Nació en Madrid el doce de septiembre de 1.943, y, siendo hijo de notario, desde niño aprendió a amar la justicia de manos de su padre. Así quiso hacerlo constar en la dedicatoria de su tesis doctoral, publicada apenas un año antes de su asesinato. Esa vocación, que prendió bien en los hijos de D. Calixto Doval y también en algunos de sus nietos, llevó a nuestro padre a estudiar la carrera de derecho. Justo antes es cuando su familia se mudó a San Sebastián, al conseguir su padre plaza en esta ciudad. Tras cursar el preuniversitario, comenzó sus estudios de derecho en Valladolid, donde conoció a nuestra madre e inició un noviazgo que terminó en matrimonio y en los dos hijos que la vida les dio tiempo a tener.

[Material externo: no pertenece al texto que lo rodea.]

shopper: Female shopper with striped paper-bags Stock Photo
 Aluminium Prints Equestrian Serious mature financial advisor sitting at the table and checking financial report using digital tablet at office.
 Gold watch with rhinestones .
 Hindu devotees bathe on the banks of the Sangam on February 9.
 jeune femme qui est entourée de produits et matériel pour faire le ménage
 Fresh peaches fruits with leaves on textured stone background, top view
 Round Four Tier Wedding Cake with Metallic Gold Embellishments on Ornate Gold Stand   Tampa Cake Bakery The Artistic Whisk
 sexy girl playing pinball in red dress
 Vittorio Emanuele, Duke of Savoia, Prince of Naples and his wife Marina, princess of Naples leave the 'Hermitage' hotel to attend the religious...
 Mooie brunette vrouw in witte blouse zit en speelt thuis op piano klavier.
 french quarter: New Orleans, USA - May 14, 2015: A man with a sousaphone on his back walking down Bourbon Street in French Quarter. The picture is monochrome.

Llegado el momento de iniciar la elaboración de su tesis doctoral y su carrera como docente universitario de derecho procesal, la recién nacida Facultad de Derecho de San Sebastián era una elección lógica, ya que a sus vínculos con la ciudad se unía el que el nuevo centro estaba entonces adscrito a la universidad de Valladolid; la nueva familia se instaló en la ciudad en la que nacimos sus hijos, a la que quisieron de forma sincera y de la que nuestro padre se negó a irse a pesar de sentir su vida amenazada, hasta que fue demasiado tarde.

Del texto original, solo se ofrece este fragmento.